Texto de la página:

________________

La teología de la liberación causó problemas internos muy graves a la Iglesia Católica. Buena parte del clero de base se adhirió a ella y trabajó en conjunción con los grupos políticos de izquierda en favor de la gente pobre, pero las altas jerarquías se opusieron a esos planteamientos, que los consideraron muy cercanos al marxismo, y la Iglesia tuvo que afrontar enormes problemas de desunión y de indisciplina en sus cuadros apostólicos. Recuerdo el caso de la "Instrucción de la Sagrada Congregación para la Doctrina de la Fe sobre algunos aspectos de la teología de la liberación", que expidió el Vaticano con la firma del cardenal Joseph Ratzinger en agosto de 1984, o la conminación del papa al episcopado peruano en relación con las tesis expuestas por el teólogo Gustavo Gutiérrez en Chimbote, Perú; o el proceso seguido por la misma Congregación contra Leonardo Boff por su libro “Iglesia, carisma y poder” en 1984.
Estos y muchos otros problemas considerados como de desviación e incluso de rebeldía de sectores apostólicos sufrió la Iglesia en razón de la teología de la liberación.

________________

[Fragmento de un conjunto de datos]
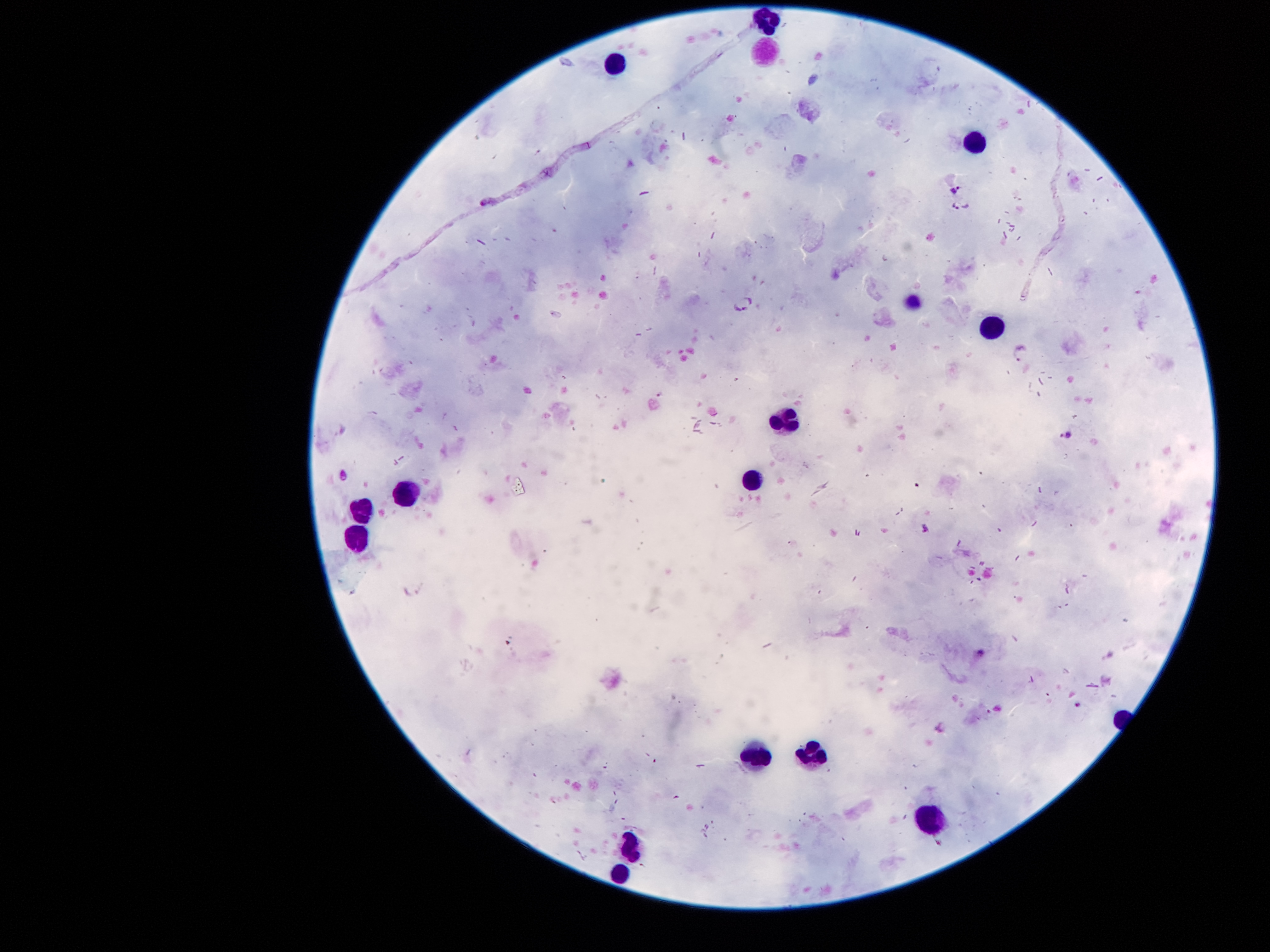

Approximate centers as {x, y} in pixels.
Leukocytes: {768, 20}, {761, 46}, {611, 63}, {971, 139}, {912, 300}, {989, 326}, {782, 417}, {754, 473}, {404, 494}, {358, 508}, {348, 549}, {810, 753}, {758, 755}, {929, 822}, {632, 847}, {618, 875}.

Summary:
  - Malaria parasite locations: {955, 189}, {485, 202}, {961, 205}, {743, 299}, {1020, 352}, {1067, 435}, {345, 474}, {982, 654}
  - Magnification: 100x
  - Preparation: thick blood film
  - Stain: Giemsa
  - Field of view: single
  - Patient malaria status: positive for Plasmodium falciparum
  - Image size: 1270×952 pixels
  - Capture: smartphone through the microscope eyepiece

________________

Problemas:
• a. Resume en dos oraciones el texto sobre la teología de la liberación.
• b. Reproduce sin cambios todas las líneas del listado de datos, sin incluir la imagen en tu respuesta.

Resultados:
• a. La teología de la liberación provocó graves problemas internos en la Iglesia Católica. Buena parte del clero de base la adoptó y colaboró con grupos de izquierda en favor de los pobres, mientras las altas jerarquías la rechazaron por considerarla cercana al marxismo, lo que generó desunión e indisciplina.

• b.
Approximate centers as {x, y} in pixels.
Leukocytes: {768, 20}, {761, 46}, {611, 63}, {971, 139}, {912, 300}, {989, 326}, {782, 417}, {754, 473}, {404, 494}, {358, 508}, {348, 549}, {810, 753}, {758, 755}, {929, 822}, {632, 847}, {618, 875}.

Summary:
  - Malaria parasite locations: {955, 189}, {485, 202}, {961, 205}, {743, 299}, {1020, 352}, {1067, 435}, {345, 474}, {982, 654}
  - Magnification: 100x
  - Preparation: thick blood film
  - Stain: Giemsa
  - Field of view: single
  - Patient malaria status: positive for Plasmodium falciparum
  - Image size: 1270×952 pixels
  - Capture: smartphone through the microscope eyepiece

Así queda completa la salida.